NÓS - GUILHERME DE ALMEIDA

NÓS I
Fico - deixas-me velho. Moça e bela,

partes. Estes gerânios encarnados,

que na janela vivem debruçados,

vão morrer debruçados na janela.


E o piano, o teu canário tagarela,

a lâmpada, o divã, os cortinados:

- "Que é feito dela?" - indagarão - coitados!

E os amigos dirão: - "Que é feito dela?"


Parte! E se, olhando atrás, da extrema curva

da estrada, vires, esbatida e turva,

tremer a alvura dos cabelos meus;


irás pensando, pelo teu caminho,

que essa pobre cabeça de velhinho

é um lenço branco que te diz adeus!


Nós - II

Nessa tua janela, solitário,

entre as grades douradas da gaiola,

teu amigo de exílio, teu canário

canta, e eu sei que esse canto te consola.

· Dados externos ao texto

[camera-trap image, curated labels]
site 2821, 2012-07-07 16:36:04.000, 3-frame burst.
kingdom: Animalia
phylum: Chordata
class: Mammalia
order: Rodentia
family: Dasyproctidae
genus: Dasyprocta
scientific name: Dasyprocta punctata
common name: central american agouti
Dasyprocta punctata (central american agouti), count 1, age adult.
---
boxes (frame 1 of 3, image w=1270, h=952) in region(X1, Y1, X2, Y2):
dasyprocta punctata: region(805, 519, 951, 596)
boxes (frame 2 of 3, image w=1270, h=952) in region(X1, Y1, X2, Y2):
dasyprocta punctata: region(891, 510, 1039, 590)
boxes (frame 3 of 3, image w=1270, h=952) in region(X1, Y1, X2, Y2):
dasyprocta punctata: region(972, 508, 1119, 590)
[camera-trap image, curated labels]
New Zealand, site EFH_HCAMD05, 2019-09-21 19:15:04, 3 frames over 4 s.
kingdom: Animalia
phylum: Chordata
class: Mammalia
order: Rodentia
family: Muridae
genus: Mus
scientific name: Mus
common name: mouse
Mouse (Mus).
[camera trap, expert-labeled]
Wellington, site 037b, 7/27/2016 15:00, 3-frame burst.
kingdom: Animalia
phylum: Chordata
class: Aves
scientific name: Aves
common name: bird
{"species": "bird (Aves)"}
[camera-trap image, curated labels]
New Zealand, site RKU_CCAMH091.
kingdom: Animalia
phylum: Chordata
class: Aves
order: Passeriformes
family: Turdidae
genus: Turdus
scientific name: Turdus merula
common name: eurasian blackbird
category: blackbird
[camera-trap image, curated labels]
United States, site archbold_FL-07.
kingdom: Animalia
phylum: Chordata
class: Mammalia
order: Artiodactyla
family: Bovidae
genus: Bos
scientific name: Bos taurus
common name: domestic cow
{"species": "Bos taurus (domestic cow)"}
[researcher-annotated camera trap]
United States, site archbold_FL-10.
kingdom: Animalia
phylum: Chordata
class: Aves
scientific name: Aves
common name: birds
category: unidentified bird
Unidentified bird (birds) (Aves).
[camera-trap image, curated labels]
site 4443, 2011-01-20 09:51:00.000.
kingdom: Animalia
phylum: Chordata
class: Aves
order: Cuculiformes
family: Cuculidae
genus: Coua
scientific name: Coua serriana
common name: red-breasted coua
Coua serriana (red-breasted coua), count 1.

E, lá na rua, o povo tumultuário

ouvindo o canto que daqui se evola

crê que é o nosso romance extraordinário

que naquela canção se desenrola.


Mas, cedo ou tarde, encontrarás, um dia,

calado e frio, na gaiola fria,

o teu canário que cantava tanto.


E eu chorarei. Teu pobre confidente

ensinou-me a chorar tão docemente,

que todo mundo pensará que eu canto.


Nós - III

Mas não passou sem nuvem de tristeza

esse amor que era toda a tua vida,

em que eu tinha a existência resumida

e a viva chama de minha alma, acesa.


Nem lemos sem vislumbre de incerteza

a página do amor, lida e relida,

mas pouquíssimas vezes entendida,

sempre cheia de engano e de surpresa,


Não. Quantas vezes ocultei a minha

dor num sorriso! Quanta vez sentiste

parar, medroso, o coração de gelo!


- É que nossa alma às vezes adivinha

que perder um amor não é tão triste

como pensar que havemos de perdê-lo.



Nós - IV

Quando as folhas caírem nos caminhos,

ao sentimentalismo do sol poente,

nós dois iremos vagarosamente,

de braços dados, como dois velhinhos,


e que dirá de nós toda essa gente,

quando passarmos mudos e juntinhos?

- "Como se amaram esses coitadinhos!

como ela vai, como ele vai contente!"


E por onde eu passar e tu passares,

hão de seguir-nos todos os olhares

e debruçar-se as flores nos barrancos...


E por nós, na tristeza do sol posto,

hão de falar as rugas do meu rosto

hão de falar os teus cabelos brancos.